Pour la première fois de ma vie,
j’assiste à ce renversement : l’économie, l’obsession de sa croissance, a
sauté de son piédestal, elle n’est plus la mesure des rapports ni l’autorité
suprême. Brusquement, la santé publique, la sécurité des citoyens, un droit
égal pour tous, est l’unique et impératif mot d’ordre.
Dans le cas de l’Italie,
l’idolâtrie de l’économie s’est donné la liberté de se moquer des conséquences
d’activités nocives. De la dispersion de l’amiante dans le percement du tunnel
du Val de Susa à l’intoxication de Tarante, la santé publique est traitée comme
une variable secondaire. Les morts dues aux problèmes environnementaux sont
considérées comme des dommages collatéraux d’activités légitimes et impunies.
Ce sont au contraire des crimes de guerre accomplis en temps de paix au
détriment de populations réduites au rang de vassales.

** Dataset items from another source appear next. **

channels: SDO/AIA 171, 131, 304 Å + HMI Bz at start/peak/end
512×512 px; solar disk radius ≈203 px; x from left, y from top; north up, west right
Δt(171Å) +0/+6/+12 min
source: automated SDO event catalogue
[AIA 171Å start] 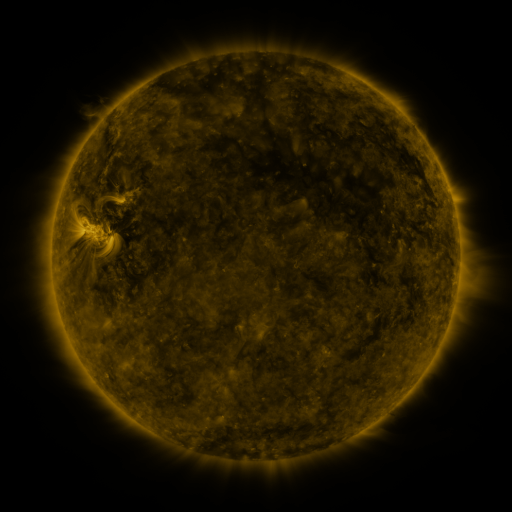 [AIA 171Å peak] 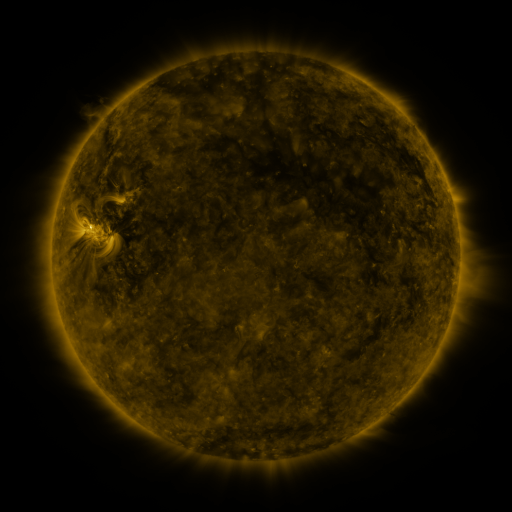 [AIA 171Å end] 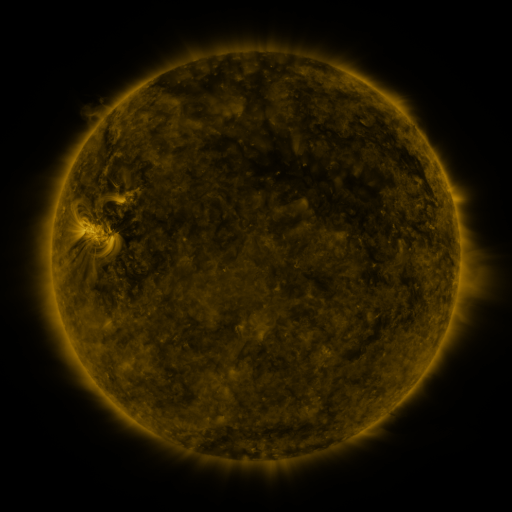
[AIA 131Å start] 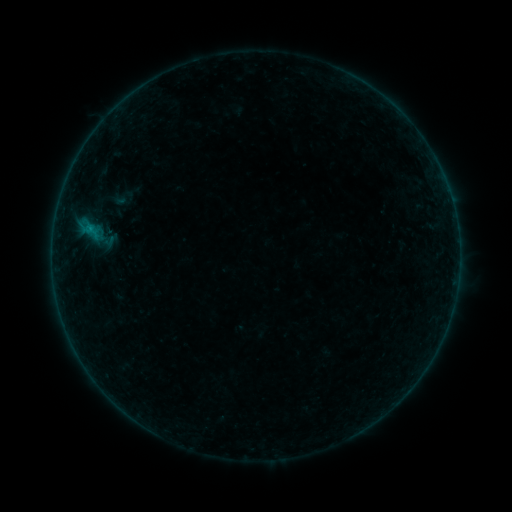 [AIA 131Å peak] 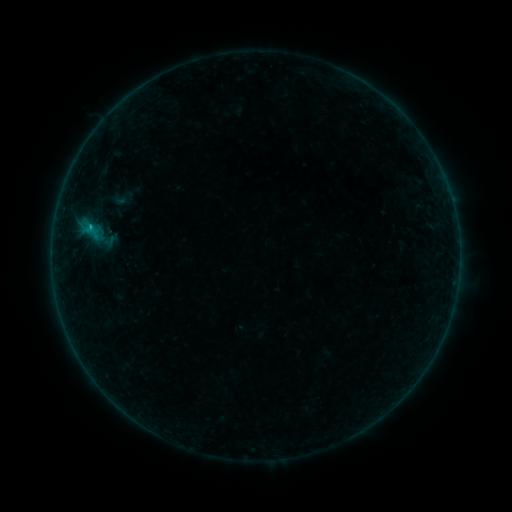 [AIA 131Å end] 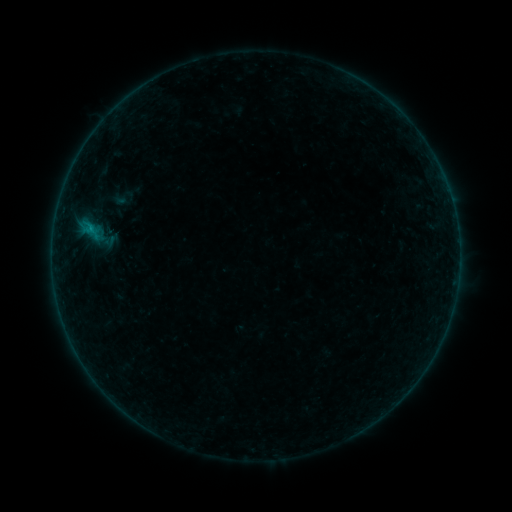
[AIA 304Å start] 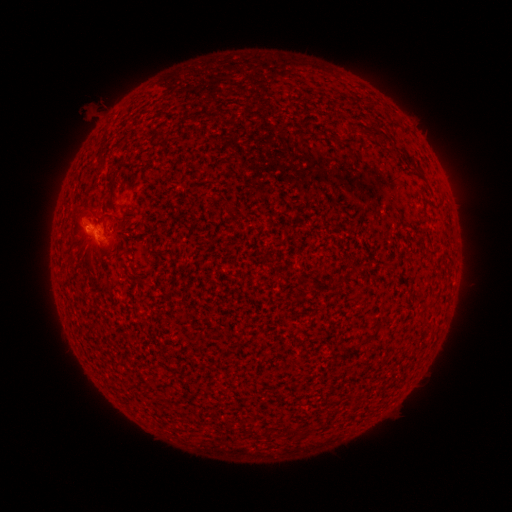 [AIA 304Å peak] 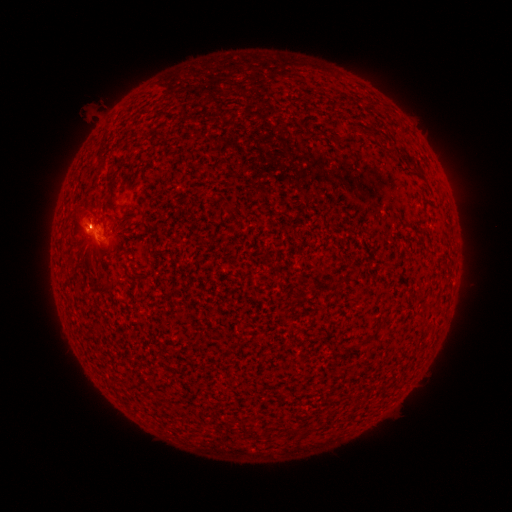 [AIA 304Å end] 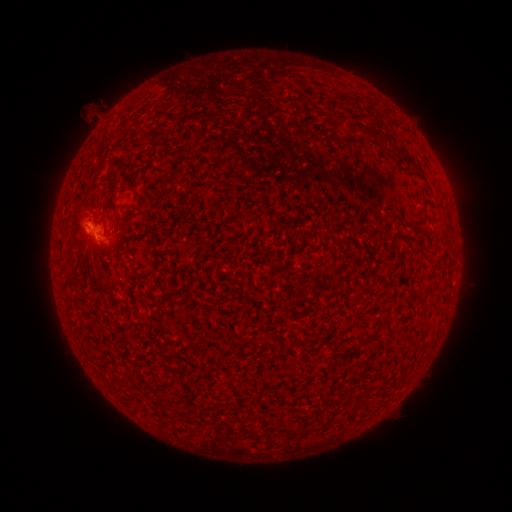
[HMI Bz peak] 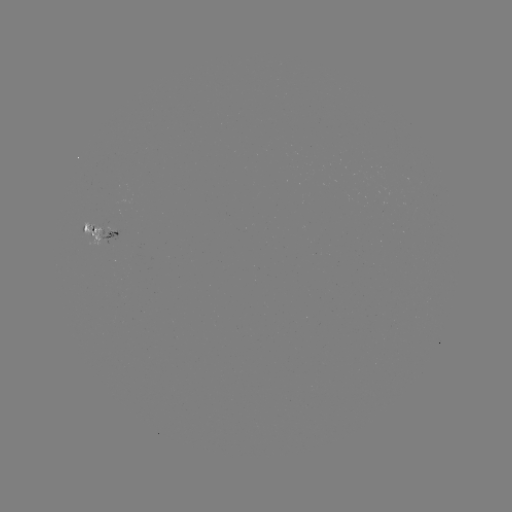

Tel est le brusque retournement
de situation, l’économie tombée de cheval et soumise à une nouvelle
priorité : la vie pure et simple. Les médecins et non les économistes sont
les plus hautes autorités. C’est une conversion. Elle améliore le rapport entre
citoyens et État, les gouvernements passent de garants du PIB en vaillants
défenseurs de la communauté.
Certes, il s’agit d’un état
exceptionnel et on a hâte d’arrêter l’épidémie et de revenir au plein régime
précédent. Mais le Samedi de la terre sème en même temps que les deuils une
lueur de vie différente pour les survivants. Car, dorénavant, chacun est un
rescapé provisoire. C’est un sentiment qui me rapproche le plus de tous ceux
auxquels je ne peux serrer la main.
Une autre inversion est à relever
dans le cas de l’Italie. Depuis son unité, des flux migratoires ont eu lieu du
sud vers le massif alpin. Aujourd’hui, on assiste à un retour massif en flux
inversé, jusqu’au récent blocage des retours. Le spécialiste de l’environnement
Guido Viale remarquait que l’épicentre des contaminations en Chine, en
Allemagne, en Italie, coïncide avec les zones de très forte pollution
atmosphérique, signe d’une prédisposition à l’agression des voies
respiratoires.
Le sud perçu comme terre de
refuge, asile sanitaire, recommence à accueillir ses enfants. La parabole du
fils prodigue n’est pas valable ici. Ils ne sont pas partis pour dilapider,
mais par nécessité. Ils ne reviennent pas repentis, mais désespérés d’affronter
des isolements loin de leurs attaches familiales, impatients d’entendre un peu
de dialecte, affectueuse langue maternelle. Peut-être que le système
immunitaire s’améliore avec l’humeur. Une fois les priorités redéfinies, c’est
l’urgence de sauver qui compte et aussi celle de purger une quarantaine
indéterminée dans des lieux familiers. Le sud, perçu comme plus sain, est
certainement un milieu ambiant plus cordial pour calmer l’angoisse d’un état de
siège.
« Basta che ce sta ‘o sole,
basta ce sta ‘o mare » Il suffit qu’il y ait le soleil, il suffit qu’il y
ait la mer. Ce n’est pas une thérapie reconnue, mais c’est bon pour l’âme de se
mettre au balcon et de se laisser baigner de lumière ».